Like any card which we apply the ‘affordable’ label to, there are a couple of minor caveats. Usually we say that you have to be judicious with your resolution choice and reduce your anti-aliasing to a sensible level and all will be well. With the RX480 in 8GB trim there is only one single caveat, and that’s that you shouldn’t really use it to power a 4K display. Otherwise you can do what you like with it. The very latest DirectX 12 titles in 1440P with maximum image quality settings? No problem for the AMD Radeon RX480.Â
At 1080P, probably the resolution that 90% of people who buy a GPU at this price point will be looking to game, it’s an absolute stunner. We couldn’t get it to sweat no matter what we threw at it.
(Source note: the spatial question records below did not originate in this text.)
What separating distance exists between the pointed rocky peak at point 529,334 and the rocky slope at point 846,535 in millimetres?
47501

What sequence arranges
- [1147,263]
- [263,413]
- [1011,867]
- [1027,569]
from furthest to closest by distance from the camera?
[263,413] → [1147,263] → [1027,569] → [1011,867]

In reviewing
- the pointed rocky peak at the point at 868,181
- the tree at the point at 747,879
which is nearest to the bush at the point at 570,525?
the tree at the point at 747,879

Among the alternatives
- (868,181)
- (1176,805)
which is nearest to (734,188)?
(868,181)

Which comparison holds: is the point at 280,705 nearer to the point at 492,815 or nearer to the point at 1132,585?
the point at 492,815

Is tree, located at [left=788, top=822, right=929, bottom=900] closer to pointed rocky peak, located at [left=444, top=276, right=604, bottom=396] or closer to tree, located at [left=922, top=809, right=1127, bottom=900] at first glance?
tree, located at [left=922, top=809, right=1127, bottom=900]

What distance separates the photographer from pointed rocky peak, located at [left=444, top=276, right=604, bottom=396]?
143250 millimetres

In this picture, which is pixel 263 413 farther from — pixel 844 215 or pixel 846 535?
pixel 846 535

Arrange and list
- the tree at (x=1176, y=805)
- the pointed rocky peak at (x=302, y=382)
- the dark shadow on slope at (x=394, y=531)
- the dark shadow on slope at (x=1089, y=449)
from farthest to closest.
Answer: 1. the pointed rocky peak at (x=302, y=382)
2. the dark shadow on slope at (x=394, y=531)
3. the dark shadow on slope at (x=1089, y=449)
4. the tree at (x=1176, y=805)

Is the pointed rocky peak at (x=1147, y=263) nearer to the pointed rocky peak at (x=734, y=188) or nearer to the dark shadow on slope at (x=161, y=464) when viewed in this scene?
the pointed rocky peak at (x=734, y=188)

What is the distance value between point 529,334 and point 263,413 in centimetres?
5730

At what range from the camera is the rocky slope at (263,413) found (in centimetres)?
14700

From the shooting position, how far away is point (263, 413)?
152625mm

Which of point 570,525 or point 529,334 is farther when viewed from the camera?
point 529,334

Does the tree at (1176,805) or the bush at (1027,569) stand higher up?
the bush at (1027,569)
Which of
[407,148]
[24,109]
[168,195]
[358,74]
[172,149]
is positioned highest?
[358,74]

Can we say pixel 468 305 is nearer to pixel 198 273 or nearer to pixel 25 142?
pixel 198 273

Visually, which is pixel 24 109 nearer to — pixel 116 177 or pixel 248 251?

Yes you can argue that the noise and temperature levels are a little high, but this is an AMD reference cooler and they are, with the best will in the world, somewhere between average and mediocre. It doesn’t really matter because once a Strix/Twin Frozr/Dual-Dissipation/Etc cooler is on it then you’ll get those low temperatures and silent running but on a GPU that has proven itself to be more than capable of running the very latest, high detail, DirectX 12 games.
We are particularly glad that AMD have finally cracked the power draw nut. The latest 4th Generation GCN has fantastic power efficiency when compared to AMD cards of yore. 22W beneath the GTX970 that it so regularly beat in the performance tests. Hell it’s 140W (as an entire system) below the 380X, and the performance between the two cards is night and day. If you run a 380X you could have CrossfireX RX480s for the same power draw, and be kicking down the door of some extremely high-end setups for £420 in GPU cost.
It’s got great performance in every benchmark, there is some overclocking fun to be had and it’s kind to your electricity bill. Add to that a sweet price tag and the AMD Radeon RX480 8GB is a thoroughly deserving winner of our OC3D Gamers Choice Award.